I must be missing something obvious here; care to enlighten me?
kind regards,
Jos
> > I must be missing something obvious here; care to enlighten me?
>
> I was informing you that your hunch was wrong unless P = NP.
Yep, so much I understood, by I don't understand the NP-ness for that
Sudoku puzzle ... maybe I've just got my brain-off-day ;-)
kind regards,
Jos
Both reduce to exact set cover with a number of subsets of size 4.
n-queens: universal set is Rows U Cols U Diagonals. Each possible placement of a queen is in one row, one col and two diagonals. In addition for each diagonal there is a subset containing only that diagonal.
Sudoku: universal set is Cells U ((Rows U Cols U Boxes) x Values). Each possible placement of a value in a cell is in one cell, one row x value, one col x value and one box x value.
The constraints are fairly different. Instead of no more than one per diagonal, you have exactly one per box. Intuitively you'd expect fewer solutions. Moreover, if you take into account the way the reduction scales, n-queens has a universal set of O(n) and O(n^2) subsets. nxn Sudoku has a universal set of O(n^2) and O(n^3) subsets. It's perhaps surprising that they're in different complexity classes, but not that they have different asymptotic costs.
> It's perhaps surprising that they're in different complexity
> classes, but not that they have different asymptotic costs.
Yup, that's where I went wrong; especially when I typed in my
brute force hack: it resembled that n-queens problem so much
that I simply stopped thinking, (erroneously) concluding that both
problems have the same big-Oh behaviour ;-)
kind regards,
Jos
> > It's still attempting a unification then rejecting
> it if it yeilds inconsistencies, so I don't see a
> > significant difference between that and prolog's
> mechanism.
>
> It's considerably less powerful. It also has tighter
> complexity bounds.
Don't see that at all.
If you have say, 3 possible digits for a given cell.
A prolog engine will select one, check all dependent constraints, and if any fail reject it , otherwise report sucess.
The description given of nishio is to select one possible value, check all dependent constraints, and if any fail reject it , otherwise report sucess.
What is the difference that you're thinking between these? Is it just you're assuming the prolog engine isn't optimised to test only dependent constraints, or that you can't chain one unification after another in nishio?
Pete
> The description given of nishio is to select one possible value, check all dependent constraints, and if any fail reject it , otherwise report sucess.

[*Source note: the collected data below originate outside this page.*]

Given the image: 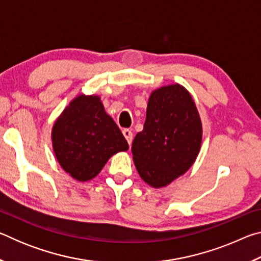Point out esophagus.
Returning a JSON list of instances; mask_svg holds the SVG:
<instances>
[{"label": "esophagus", "instance_id": "esophagus-1", "mask_svg": "<svg viewBox=\"0 0 261 261\" xmlns=\"http://www.w3.org/2000/svg\"><path fill=\"white\" fill-rule=\"evenodd\" d=\"M123 135H124V137L126 138L129 145H131L132 139H134V134H132V131L129 130V129H124V130H123Z\"/></svg>", "mask_w": 261, "mask_h": 261}]
</instances>
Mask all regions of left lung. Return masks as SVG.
I'll list each match as a JSON object with an SVG mask.
<instances>
[{
	"label": "left lung",
	"instance_id": "left-lung-1",
	"mask_svg": "<svg viewBox=\"0 0 261 261\" xmlns=\"http://www.w3.org/2000/svg\"><path fill=\"white\" fill-rule=\"evenodd\" d=\"M201 123L183 86H165L149 96L144 129L136 135L132 154L137 170L154 188L183 175L199 153Z\"/></svg>",
	"mask_w": 261,
	"mask_h": 261
}]
</instances>
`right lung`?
I'll return each instance as SVG.
<instances>
[{
    "mask_svg": "<svg viewBox=\"0 0 261 261\" xmlns=\"http://www.w3.org/2000/svg\"><path fill=\"white\" fill-rule=\"evenodd\" d=\"M51 137L60 165L78 180L95 177L113 154L129 149L121 130L94 95L74 99L56 121Z\"/></svg>",
    "mask_w": 261,
    "mask_h": 261,
    "instance_id": "right-lung-1",
    "label": "right lung"
}]
</instances>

?! Did you actually read the link I posted in reply 7? Because you still seem to be talking about the inaccurate definition from the link you posted in reply 3.
"For each candidate for a cell, it asks the question:
If I put this number in this cell, will this prevent me from completing the other placements of this number?
If the answer if yes, then that candidate can be eliminated."
Is your understanding that Nishio is limited to the constraints dealing with the same number, not all constraints?